Nanaimo school district has released a report with details on tests done to determine lead levels in water. KARL YU/News Bulletin

VIDEO: Nanaimo school district implements fixes after testing for lead in water

B.C. Ministry of Education requires one-third of schools built before 1990 to be tested yearly

After testing at schools revealed lead in drinking water, Nanaimo school district is working on mitigation procedures.

The B.C. Ministry of Education has mandated water testing in schools built before 1990 and the district hired Tetra Tech Engineering to examine schools, including John Barsby and Nanaimo District secondary schools and Bayview, Chase River, Fairview, École North Oyster, École Hammond Bay, Pleasant Valley and Rock City elementary schools.

Testing took place in December, with water samples taken and lines flushed out.

Brian Hackwood, manager of maintenance, told the district business committee all facilities had samples with a lead count above the acceptable 10 micrograms per litre upon first sample, but it decreased as faucets ran.

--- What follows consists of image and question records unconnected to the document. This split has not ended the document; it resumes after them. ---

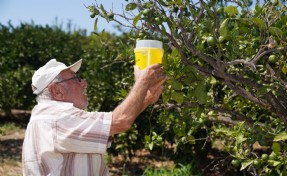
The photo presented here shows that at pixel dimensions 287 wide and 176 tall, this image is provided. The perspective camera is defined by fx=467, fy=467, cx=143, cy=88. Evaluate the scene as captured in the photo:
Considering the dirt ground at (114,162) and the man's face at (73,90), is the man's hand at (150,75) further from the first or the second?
the dirt ground at (114,162)

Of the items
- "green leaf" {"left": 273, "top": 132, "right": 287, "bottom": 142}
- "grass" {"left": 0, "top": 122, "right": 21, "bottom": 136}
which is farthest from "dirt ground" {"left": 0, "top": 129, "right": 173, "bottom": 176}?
"green leaf" {"left": 273, "top": 132, "right": 287, "bottom": 142}

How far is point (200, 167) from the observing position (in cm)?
781

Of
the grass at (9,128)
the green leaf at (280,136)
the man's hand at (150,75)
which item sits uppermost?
the man's hand at (150,75)

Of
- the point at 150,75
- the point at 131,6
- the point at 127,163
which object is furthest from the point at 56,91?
the point at 127,163

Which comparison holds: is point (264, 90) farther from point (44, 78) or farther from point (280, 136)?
point (44, 78)

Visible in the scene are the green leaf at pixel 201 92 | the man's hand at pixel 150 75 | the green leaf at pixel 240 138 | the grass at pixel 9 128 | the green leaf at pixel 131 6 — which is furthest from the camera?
the grass at pixel 9 128

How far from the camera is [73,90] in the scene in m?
2.43

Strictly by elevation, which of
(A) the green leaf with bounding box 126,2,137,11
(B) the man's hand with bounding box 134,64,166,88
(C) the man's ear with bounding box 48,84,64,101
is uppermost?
(A) the green leaf with bounding box 126,2,137,11

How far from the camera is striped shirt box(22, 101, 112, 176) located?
2172 millimetres

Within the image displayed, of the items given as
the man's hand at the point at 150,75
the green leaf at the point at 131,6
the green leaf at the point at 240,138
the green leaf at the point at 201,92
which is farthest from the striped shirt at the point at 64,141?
the green leaf at the point at 240,138

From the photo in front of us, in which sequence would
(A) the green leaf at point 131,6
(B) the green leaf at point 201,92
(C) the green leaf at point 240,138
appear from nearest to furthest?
(B) the green leaf at point 201,92
(A) the green leaf at point 131,6
(C) the green leaf at point 240,138

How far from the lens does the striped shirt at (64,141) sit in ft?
7.13

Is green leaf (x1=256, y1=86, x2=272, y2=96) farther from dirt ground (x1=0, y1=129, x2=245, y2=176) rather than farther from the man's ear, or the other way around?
dirt ground (x1=0, y1=129, x2=245, y2=176)

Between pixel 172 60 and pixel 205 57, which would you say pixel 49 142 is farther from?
pixel 205 57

“Fifty-nine per cent of all the taps we did passed, so that’s [where] you turn the tap, you got your little jar underneath, you take the water, you sample it, the lead content wasn’t above Canada’s safe drinking guidelines,” said Hackwood. “Ninety-eight per cent of them cleared within two minutes.”

A staff report indicated Barsby school had two samples failing after five minutes of water running and Nanaimo District Secondary had one sample that failed after that time.

Signage has been placed at tested facilities, and will be placed at yet-to-be tested sites.

In an e-mail, Dale Burgos, district spokesman, said mitigation work is expected to be completed by the end of April.

In the case of Barsby, five auto flush valves will be installed, which will focus on stagnant water and end of runs in the science rooms – there are signs indicating that water is not safe for consumption.

At Nanaimo District Secondary, a faucet has been replaced in the prep room and three new drinking fountains and three auto flush valves have been installed.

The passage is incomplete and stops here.